#### Exercise passage

According to our analysis USDJPY and EURUSD moved 15 pips on US Gross Domestic Product (GDP) data on 28 August 2025.
USDJPY (12 pips)
EURUSD (3 pips)
Charts are exported from JForex (Dukascopy).
U.S. Economy Rebounds in Q2 2025: GDP Grows 3.3%
The U.S. economy showed strong momentum in the second quarter of 2025, according to the Bureau of Economic Analysis (BEA). After contracting slightly in the first quarter, real gross domestic product (GDP) grew at an annual rate of 3.3% from April through June. This second estimate is stronger than the initial reading of 3.0%, reflecting upward revisions in investment and consumer spending.
What’s Driving Growth?
The rebound in GDP was fueled by:
Fewer imports – A decline in imports, which are subtracted in GDP calculations, gave the headline number a lift.
Stronger consumer spending – Household demand accelerated, particularly in health care, pharmaceuticals, food services, and accommodations.
Investment gains – Upward revisions in intellectual property (software and R&D), equipment (led by light trucks), and structures (notably commercial and health care) all contributed.
These positive shifts were partly offset by weaker government spending and higher imports of certain goods, such as industrial supplies and capital goods.
Key Economic Indicators from Q2 2025
Real GDP: +3.3% (up from -0.5% in Q1)
Current-dollar GDP: +5.3%
Real Final Sales to Private Domestic Purchasers: +1.9% (a sharp upward revision from +1.2%)
Real Gross Domestic Income (GDI): +4.8% (vs. +0.2% in Q1)
Average of GDP and GDI: +4.0%
Price Index for Gross Domestic Purchases: +1.8%
PCE Price Index: +2.0% (2.5% excluding food and energy)
Corporate Profits Bounce Back
After falling $90.6 billion in the first quarter, corporate profits rose by $65.5 billion in Q2. The turnaround signals improving business conditions alongside consumer strength.

########
#### Material supplied

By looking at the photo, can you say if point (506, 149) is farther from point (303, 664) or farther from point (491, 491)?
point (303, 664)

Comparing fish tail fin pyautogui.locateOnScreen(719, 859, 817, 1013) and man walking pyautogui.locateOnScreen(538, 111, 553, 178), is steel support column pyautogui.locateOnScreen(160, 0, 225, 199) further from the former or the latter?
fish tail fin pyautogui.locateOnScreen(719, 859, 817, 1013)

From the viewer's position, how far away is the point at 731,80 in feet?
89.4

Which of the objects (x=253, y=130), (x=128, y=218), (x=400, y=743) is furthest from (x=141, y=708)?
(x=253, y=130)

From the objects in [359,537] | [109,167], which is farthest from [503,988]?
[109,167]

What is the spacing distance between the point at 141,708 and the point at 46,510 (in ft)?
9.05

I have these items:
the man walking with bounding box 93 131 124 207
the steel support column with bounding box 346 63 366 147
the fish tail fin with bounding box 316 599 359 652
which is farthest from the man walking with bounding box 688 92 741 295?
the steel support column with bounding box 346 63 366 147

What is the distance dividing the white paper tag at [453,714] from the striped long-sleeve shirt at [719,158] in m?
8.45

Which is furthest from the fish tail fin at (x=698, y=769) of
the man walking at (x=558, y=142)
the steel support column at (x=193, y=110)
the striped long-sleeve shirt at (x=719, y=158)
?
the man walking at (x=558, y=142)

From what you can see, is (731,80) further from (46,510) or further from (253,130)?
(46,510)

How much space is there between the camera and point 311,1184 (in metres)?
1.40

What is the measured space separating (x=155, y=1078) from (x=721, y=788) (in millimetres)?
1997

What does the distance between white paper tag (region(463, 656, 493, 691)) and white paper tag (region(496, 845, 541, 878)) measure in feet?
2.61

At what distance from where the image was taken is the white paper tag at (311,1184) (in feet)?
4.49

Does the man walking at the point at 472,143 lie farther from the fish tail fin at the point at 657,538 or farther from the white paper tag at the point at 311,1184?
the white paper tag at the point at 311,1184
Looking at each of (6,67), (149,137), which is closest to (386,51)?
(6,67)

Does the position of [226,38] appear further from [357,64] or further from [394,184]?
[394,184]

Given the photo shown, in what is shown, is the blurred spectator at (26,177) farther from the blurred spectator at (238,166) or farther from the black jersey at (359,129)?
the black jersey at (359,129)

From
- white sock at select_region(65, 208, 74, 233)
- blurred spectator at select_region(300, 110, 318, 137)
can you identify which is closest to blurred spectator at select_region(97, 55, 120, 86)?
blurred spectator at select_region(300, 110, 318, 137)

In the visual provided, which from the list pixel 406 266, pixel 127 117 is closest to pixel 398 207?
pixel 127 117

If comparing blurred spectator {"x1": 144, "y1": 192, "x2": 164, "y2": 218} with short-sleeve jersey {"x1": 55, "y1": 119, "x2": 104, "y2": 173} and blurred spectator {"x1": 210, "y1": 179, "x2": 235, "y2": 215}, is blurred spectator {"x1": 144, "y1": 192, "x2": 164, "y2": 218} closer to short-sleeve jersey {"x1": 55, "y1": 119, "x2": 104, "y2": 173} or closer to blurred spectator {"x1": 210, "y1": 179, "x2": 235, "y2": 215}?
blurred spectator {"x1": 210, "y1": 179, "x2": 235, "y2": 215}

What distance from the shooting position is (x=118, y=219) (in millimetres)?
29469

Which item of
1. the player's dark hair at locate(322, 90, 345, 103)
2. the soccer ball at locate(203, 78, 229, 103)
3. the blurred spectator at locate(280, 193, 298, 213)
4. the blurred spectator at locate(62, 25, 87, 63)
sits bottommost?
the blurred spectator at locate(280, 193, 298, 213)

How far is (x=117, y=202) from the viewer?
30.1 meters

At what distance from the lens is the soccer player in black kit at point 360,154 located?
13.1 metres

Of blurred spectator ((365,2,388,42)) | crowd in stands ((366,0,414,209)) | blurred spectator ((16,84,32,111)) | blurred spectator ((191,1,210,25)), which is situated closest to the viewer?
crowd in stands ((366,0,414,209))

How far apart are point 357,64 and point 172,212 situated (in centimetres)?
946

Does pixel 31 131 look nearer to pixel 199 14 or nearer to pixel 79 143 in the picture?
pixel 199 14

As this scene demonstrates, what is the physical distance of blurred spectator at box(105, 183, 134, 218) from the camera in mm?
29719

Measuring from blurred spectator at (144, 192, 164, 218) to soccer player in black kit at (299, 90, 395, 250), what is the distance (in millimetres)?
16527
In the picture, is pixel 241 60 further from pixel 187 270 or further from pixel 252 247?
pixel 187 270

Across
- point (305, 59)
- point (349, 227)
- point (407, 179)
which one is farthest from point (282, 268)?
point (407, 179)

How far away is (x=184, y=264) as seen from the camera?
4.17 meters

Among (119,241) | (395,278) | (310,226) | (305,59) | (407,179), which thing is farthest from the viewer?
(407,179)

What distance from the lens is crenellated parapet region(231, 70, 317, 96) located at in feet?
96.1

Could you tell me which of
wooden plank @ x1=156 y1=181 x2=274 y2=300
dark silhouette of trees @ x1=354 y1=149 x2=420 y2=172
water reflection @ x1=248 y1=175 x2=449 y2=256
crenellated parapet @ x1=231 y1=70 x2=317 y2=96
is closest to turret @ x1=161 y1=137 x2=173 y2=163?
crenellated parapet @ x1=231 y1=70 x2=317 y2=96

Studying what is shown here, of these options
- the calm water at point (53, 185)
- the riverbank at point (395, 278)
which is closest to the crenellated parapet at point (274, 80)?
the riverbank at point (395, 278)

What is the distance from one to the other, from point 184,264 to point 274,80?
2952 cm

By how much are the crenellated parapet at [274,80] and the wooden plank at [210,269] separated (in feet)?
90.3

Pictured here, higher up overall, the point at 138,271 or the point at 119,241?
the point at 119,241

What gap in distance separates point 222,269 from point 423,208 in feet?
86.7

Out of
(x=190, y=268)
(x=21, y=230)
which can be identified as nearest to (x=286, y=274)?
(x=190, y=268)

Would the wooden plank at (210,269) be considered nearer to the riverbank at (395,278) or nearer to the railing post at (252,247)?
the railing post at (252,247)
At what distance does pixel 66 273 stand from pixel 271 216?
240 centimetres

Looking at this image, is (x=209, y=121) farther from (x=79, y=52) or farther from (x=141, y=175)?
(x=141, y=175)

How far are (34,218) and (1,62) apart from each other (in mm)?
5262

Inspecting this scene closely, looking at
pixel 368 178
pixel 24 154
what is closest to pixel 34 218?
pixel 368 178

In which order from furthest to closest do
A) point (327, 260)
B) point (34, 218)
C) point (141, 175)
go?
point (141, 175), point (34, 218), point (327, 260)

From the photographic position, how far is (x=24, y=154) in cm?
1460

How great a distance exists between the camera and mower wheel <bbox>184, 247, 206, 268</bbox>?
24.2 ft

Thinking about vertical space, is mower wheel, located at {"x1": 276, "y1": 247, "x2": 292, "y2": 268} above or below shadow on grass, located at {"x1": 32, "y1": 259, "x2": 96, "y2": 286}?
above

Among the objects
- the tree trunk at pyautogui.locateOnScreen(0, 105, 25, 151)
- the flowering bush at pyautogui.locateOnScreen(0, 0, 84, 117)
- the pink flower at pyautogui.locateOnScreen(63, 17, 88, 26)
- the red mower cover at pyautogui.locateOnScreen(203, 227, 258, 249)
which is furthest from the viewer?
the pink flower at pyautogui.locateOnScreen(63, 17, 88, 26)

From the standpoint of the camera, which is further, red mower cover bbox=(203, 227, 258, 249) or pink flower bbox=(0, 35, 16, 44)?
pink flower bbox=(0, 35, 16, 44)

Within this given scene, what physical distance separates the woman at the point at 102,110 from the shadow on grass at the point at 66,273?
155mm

########

In the GDP article, list each indicator under the heading "Key Economic Indicators from Q2 2025" with its reported figure. The entries play no part in this exercise.

- Real GDP: +3.3% (up from -0.5% in Q1)
- Current-dollar GDP: +5.3%
- Real Final Sales to Private Domestic Purchasers: +1.9% (revised up from +1.2%)
- Real Gross Domestic Income (GDI): +4.8% (vs. +0.2% in Q1)
- Average of GDP and GDI: +4.0%
- Price Index for Gross Domestic Purchases: +1.8%
- PCE Price Index: +2.0% (2.5% excluding food and energy)